═════ Provided text

Below the window is a large section of mesh backed by a 200mm LED fan. On the side of the fan cover you will find a lever to operate the internal louvers to direct the airflow. Right next to this the lock for the side panel, while the release for the door is found underneath. In the rear of the chassis you will find three large holes with grommets for water cooling, the rear I/O, 140mm exhaust fan, and the ten vented expansion slots. On the back side of the chassis there is a few shapes pressed in the panel for structure and Thermaltake chose this spot to place the Level 10 GT logo. If I have really got you confused at this point, don't worry, I would hope the images cover all the angles.

══════════
═════ Stored rows

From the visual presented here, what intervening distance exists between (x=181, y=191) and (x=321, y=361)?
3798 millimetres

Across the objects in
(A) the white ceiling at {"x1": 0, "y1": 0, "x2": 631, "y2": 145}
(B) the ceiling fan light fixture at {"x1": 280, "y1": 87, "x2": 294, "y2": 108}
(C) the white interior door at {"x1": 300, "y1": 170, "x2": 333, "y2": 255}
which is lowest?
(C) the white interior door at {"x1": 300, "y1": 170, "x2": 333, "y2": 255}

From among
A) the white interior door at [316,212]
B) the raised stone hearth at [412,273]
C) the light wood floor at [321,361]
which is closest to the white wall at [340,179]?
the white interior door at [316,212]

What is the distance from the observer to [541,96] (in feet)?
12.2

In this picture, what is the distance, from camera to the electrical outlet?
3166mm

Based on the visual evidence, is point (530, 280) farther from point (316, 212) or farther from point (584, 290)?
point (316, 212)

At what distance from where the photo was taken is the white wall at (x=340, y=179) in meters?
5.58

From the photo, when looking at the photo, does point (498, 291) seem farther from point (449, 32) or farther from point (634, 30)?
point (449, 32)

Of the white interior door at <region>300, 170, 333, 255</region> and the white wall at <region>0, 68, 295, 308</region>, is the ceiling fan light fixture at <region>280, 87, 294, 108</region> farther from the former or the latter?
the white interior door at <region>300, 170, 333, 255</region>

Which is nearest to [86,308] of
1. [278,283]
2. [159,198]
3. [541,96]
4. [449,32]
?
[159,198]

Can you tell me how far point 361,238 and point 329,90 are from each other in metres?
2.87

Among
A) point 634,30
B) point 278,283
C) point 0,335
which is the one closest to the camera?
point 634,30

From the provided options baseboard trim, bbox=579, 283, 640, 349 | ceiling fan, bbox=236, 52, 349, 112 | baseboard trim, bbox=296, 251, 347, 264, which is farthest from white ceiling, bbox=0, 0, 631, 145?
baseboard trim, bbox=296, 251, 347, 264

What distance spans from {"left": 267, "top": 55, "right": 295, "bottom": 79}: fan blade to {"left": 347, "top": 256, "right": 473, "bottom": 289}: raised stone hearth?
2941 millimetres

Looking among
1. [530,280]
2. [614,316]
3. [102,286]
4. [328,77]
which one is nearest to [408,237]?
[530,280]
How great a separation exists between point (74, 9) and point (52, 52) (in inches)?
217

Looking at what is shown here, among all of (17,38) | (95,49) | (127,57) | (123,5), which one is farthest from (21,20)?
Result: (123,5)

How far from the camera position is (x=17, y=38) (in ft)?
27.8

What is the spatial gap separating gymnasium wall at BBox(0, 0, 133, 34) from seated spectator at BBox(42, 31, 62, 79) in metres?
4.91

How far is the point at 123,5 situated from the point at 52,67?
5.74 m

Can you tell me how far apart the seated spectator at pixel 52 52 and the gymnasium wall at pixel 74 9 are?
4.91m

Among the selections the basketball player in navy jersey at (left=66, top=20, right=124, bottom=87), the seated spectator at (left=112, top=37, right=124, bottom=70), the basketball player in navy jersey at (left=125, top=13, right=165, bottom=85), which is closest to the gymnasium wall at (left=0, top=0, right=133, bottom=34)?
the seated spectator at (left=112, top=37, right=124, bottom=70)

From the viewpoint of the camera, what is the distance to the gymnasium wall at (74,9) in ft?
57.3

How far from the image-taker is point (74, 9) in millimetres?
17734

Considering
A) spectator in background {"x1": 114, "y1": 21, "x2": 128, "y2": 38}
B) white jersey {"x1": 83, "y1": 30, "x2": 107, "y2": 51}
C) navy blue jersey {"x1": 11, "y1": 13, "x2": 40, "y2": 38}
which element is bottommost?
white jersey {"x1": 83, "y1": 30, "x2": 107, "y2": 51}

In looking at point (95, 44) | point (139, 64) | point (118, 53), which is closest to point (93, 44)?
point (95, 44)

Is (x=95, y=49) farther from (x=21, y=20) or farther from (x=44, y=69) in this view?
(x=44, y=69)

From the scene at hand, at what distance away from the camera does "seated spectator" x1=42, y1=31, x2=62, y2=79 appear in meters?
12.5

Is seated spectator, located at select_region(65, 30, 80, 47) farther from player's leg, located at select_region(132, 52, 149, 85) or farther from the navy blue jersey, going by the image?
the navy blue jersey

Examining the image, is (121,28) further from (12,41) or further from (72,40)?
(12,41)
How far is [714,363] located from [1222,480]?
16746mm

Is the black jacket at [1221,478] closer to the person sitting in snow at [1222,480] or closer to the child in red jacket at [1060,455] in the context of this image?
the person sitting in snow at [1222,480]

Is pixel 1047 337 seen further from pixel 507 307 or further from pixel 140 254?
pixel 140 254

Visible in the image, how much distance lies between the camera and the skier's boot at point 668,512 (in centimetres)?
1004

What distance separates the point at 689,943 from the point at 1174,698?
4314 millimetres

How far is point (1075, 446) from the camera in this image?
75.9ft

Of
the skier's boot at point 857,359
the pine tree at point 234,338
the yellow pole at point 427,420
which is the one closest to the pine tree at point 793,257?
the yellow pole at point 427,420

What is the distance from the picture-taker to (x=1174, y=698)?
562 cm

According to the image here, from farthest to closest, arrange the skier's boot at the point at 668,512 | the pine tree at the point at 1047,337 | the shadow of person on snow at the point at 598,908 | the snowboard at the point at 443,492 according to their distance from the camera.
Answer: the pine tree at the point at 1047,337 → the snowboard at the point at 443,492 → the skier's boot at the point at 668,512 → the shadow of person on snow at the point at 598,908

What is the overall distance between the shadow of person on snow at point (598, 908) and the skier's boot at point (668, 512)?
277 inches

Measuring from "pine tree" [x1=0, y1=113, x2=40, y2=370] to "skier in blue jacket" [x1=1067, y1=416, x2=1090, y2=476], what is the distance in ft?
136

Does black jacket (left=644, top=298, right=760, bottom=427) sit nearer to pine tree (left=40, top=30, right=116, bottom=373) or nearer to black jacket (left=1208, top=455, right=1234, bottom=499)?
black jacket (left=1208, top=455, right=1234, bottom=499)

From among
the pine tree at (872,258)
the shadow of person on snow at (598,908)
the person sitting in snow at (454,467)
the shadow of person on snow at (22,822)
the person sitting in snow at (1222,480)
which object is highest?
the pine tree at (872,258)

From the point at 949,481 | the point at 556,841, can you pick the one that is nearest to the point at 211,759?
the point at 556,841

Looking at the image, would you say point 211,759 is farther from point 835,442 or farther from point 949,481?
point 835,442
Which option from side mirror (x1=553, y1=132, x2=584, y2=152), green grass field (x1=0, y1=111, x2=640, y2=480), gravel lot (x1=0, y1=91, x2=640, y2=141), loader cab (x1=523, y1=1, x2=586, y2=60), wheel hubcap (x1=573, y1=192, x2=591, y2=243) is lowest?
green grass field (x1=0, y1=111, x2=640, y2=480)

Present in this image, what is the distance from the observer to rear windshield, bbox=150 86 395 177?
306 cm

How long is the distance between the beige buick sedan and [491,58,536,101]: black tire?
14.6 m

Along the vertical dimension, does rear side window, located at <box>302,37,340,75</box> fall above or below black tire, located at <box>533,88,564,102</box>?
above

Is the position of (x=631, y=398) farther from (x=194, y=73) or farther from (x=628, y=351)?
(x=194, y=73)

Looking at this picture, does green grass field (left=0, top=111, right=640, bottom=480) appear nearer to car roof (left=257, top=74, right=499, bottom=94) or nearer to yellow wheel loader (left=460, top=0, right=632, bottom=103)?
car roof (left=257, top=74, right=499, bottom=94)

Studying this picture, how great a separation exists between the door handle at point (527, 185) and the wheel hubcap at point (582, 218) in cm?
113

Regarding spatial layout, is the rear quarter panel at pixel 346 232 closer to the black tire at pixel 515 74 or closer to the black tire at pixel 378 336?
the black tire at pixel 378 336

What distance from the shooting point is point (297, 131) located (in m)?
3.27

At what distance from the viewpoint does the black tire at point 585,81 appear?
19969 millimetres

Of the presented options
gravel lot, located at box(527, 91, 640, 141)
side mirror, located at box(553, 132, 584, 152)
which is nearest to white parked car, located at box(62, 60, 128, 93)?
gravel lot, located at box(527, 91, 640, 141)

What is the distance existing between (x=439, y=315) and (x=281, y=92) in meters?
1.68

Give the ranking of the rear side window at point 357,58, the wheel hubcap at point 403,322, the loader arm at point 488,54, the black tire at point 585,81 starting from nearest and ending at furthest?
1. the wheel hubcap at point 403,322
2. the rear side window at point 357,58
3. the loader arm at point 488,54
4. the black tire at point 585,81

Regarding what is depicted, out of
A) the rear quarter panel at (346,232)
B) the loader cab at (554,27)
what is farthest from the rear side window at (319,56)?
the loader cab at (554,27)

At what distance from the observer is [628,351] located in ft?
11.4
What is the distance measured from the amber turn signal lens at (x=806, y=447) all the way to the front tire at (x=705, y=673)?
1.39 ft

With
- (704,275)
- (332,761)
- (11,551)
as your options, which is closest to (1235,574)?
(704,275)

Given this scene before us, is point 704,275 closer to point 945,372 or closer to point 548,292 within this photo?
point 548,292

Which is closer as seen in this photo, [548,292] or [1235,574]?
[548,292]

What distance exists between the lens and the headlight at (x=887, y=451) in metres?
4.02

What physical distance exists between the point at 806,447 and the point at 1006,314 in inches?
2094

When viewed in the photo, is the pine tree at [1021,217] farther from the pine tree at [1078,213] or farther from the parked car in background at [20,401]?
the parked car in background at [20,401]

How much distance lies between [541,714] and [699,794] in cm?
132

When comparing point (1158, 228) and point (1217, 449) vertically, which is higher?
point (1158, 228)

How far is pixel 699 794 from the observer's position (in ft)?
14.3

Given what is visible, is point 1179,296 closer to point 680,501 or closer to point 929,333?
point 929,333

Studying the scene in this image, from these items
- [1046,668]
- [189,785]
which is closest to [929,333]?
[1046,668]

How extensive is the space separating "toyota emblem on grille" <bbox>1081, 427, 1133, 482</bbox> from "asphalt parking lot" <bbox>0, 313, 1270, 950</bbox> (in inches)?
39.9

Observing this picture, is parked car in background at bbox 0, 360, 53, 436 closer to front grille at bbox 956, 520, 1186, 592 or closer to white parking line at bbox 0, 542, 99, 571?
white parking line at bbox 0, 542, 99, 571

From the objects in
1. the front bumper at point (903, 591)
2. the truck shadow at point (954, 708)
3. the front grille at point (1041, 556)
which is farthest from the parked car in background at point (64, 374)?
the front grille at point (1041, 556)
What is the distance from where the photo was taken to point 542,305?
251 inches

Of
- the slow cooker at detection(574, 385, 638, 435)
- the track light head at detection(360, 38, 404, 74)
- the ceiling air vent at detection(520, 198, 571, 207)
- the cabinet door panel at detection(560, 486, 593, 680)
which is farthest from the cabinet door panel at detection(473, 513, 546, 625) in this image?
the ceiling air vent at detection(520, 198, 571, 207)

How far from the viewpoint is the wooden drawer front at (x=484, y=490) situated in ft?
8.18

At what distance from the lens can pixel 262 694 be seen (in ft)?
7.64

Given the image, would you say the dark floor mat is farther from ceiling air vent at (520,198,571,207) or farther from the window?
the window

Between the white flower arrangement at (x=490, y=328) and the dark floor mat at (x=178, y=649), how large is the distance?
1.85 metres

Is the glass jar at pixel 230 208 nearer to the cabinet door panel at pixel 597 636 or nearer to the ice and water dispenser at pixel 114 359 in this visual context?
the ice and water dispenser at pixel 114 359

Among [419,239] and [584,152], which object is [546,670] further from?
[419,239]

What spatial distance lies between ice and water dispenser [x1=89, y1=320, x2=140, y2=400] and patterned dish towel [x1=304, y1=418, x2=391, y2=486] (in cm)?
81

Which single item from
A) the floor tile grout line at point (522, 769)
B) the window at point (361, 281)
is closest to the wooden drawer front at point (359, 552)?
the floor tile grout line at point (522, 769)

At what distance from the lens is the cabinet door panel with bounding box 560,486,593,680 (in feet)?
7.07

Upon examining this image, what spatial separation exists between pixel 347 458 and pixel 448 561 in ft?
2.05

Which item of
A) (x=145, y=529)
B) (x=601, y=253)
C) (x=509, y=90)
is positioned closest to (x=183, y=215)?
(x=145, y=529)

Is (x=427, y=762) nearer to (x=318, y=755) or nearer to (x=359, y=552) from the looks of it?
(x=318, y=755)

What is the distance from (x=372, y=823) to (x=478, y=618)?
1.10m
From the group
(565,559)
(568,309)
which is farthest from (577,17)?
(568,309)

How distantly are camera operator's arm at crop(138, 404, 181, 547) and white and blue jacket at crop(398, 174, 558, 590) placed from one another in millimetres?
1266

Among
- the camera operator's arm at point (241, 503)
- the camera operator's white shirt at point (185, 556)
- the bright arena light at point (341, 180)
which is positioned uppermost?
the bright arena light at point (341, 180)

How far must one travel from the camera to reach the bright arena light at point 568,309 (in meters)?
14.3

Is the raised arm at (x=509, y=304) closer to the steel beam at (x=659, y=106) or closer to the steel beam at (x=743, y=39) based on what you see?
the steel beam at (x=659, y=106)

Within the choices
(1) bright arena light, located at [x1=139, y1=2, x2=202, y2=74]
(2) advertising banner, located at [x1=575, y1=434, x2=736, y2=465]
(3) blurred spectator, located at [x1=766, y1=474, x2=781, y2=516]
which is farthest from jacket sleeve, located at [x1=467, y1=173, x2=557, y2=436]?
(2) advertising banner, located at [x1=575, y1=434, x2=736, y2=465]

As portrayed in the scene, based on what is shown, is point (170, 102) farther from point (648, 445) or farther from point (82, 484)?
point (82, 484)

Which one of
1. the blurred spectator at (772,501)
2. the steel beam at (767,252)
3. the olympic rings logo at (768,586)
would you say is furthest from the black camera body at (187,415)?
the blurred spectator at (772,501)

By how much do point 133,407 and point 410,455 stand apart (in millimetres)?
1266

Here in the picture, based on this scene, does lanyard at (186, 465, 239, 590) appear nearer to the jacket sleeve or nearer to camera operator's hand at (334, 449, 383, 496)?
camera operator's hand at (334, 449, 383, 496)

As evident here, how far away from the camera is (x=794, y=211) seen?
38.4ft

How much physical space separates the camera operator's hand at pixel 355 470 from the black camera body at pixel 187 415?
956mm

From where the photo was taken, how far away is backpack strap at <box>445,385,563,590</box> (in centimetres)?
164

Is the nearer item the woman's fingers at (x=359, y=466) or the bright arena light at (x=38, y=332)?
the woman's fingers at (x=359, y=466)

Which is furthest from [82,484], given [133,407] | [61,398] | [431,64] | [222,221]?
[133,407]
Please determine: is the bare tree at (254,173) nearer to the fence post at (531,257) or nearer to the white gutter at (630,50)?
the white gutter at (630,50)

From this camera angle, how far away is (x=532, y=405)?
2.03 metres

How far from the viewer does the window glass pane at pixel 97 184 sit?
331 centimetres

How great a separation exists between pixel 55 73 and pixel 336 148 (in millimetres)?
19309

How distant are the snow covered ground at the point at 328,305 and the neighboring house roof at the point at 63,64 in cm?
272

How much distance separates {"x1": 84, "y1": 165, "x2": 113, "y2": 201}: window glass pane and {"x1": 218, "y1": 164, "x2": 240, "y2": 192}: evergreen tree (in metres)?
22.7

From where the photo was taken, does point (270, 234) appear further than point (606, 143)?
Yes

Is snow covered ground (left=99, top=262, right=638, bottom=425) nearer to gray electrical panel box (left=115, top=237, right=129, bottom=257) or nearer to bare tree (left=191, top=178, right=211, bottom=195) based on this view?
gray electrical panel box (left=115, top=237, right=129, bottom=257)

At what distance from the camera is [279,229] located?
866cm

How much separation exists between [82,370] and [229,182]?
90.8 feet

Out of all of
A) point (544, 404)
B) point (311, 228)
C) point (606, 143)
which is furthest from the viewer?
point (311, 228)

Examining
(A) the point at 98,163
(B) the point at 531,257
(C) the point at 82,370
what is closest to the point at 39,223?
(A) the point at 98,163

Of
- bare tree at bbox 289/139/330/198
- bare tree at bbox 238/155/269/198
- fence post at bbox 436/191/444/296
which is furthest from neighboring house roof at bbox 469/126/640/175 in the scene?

══════════

**Problems and tasks**
1: From the chassis description, write out the passage starting at "Below the window" and ending at "all the angles.".
2: In one to three sentences, explain what the lever on the side of the fan cover does, according to the chassis description.

**The results**
1:
Below the window is a large section of mesh backed by a 200mm LED fan. On the side of the fan cover you will find a lever to operate the internal louvers to direct the airflow. Right next to this the lock for the side panel, while the release for the door is found underneath. In the rear of the chassis you will find three large holes with grommets for water cooling, the rear I/O, 140mm exhaust fan, and the ten vented expansion slots. On the back side of the chassis there is a few shapes pressed in the panel for structure and Thermaltake chose this spot to place the Level 10 GT logo. If I have really got you confused at this point, don't worry, I would hope the images cover all the angles.

2: The lever operates the internal louvers in the fan cover. Moving the louvers directs the airflow from the 200mm LED fan behind the mesh section.